▶ TEXTO EXTRAÍDO
▼

Contato com o Teatro


Estive em contato outra vez com o Teatro. Ontem. De noite.
Se bem me lembro, eu estava tímido. Ele me recebeu de braços abertos, sorridente, querendo saber como vivi durante a sua ausência. Não respondi muito, apenas o necessário, pois tinha medo que ele me engolisse outra vez.
Nosso último encontro de verdade aconteceu mais ou menos há uns três anos atrás. Foi um tempo muito difícil, de alegrias e tristezas, de valores e defeitos. Eu sabia que algum dia ele iria querer algo em troca, mas eu me arrisquei e segui em frente, porque em cada braço estendido eu me sentia protegido, eu era livre por alguns momentos e tudo me fazia não lembrar as coisas ruins que passei. Criei uma dívida que até hoje não foi paga.
É difícil fazer promessas pra si mesmo e depois não corresponder com elas. Arquitetamos sonhos e logo em seguida destruímos um trabalho que duraram anos, talvez décadas. Comigo o processo reagiu em meses.

▲

▶ DADOS FORNECIDOS
▼

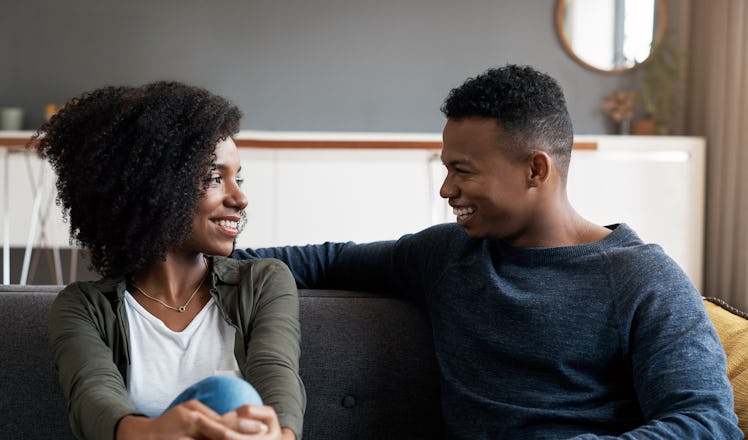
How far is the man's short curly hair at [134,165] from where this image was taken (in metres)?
1.59

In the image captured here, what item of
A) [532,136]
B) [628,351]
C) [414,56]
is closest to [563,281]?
[628,351]

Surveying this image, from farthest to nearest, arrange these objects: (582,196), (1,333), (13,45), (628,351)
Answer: (13,45)
(582,196)
(1,333)
(628,351)

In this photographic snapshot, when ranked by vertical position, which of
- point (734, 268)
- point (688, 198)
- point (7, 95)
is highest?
point (7, 95)

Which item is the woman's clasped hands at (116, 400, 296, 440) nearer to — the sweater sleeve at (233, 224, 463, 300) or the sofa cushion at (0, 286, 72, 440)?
the sofa cushion at (0, 286, 72, 440)

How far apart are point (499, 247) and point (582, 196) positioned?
3.24 metres

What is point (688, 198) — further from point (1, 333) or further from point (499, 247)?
point (1, 333)

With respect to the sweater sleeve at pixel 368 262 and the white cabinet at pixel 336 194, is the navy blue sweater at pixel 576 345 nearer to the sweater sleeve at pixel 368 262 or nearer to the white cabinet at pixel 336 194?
the sweater sleeve at pixel 368 262

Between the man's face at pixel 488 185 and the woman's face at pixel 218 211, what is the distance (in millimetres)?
396

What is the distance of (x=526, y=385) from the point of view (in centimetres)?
157

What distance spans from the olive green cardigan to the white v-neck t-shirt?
24mm

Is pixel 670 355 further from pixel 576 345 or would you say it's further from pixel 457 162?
pixel 457 162

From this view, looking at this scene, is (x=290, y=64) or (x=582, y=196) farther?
(x=290, y=64)

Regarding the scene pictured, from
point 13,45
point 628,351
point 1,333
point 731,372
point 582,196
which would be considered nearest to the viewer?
point 628,351

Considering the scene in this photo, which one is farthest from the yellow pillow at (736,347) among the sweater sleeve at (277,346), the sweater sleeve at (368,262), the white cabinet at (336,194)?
the white cabinet at (336,194)
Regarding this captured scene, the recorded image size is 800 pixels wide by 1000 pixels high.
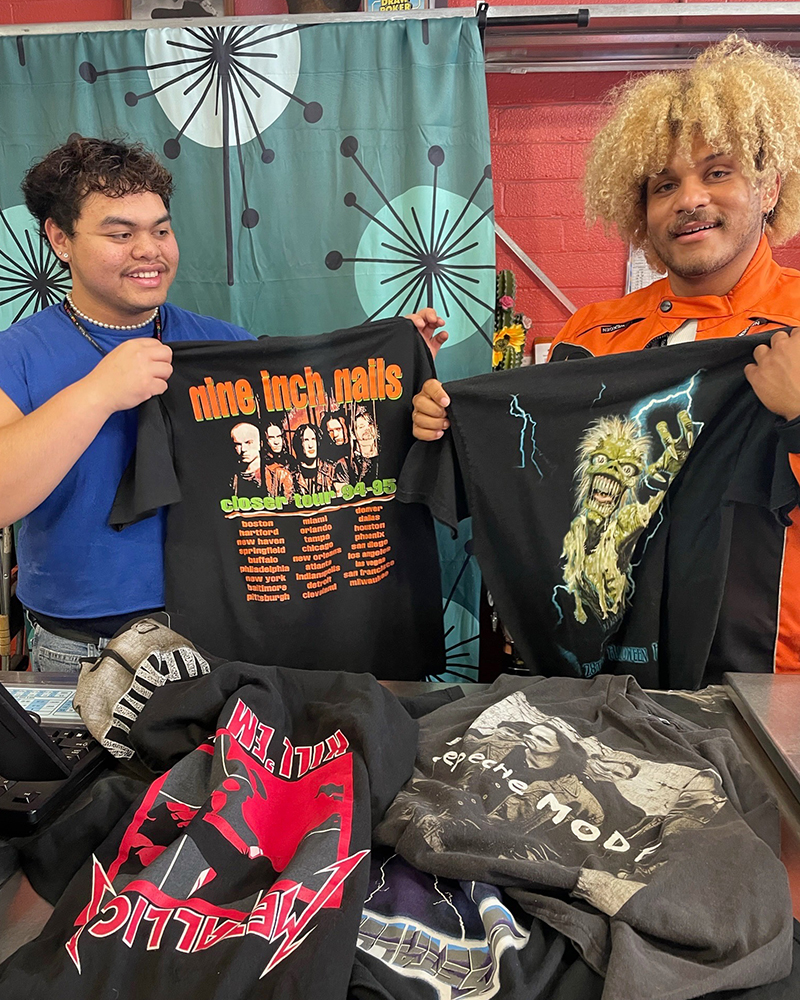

▲

No texto sobre o contato com o Teatro, passe para o inglês a frase "Criei uma dívida que até hoje não foi paga."

I created a debt that to this day has not been paid.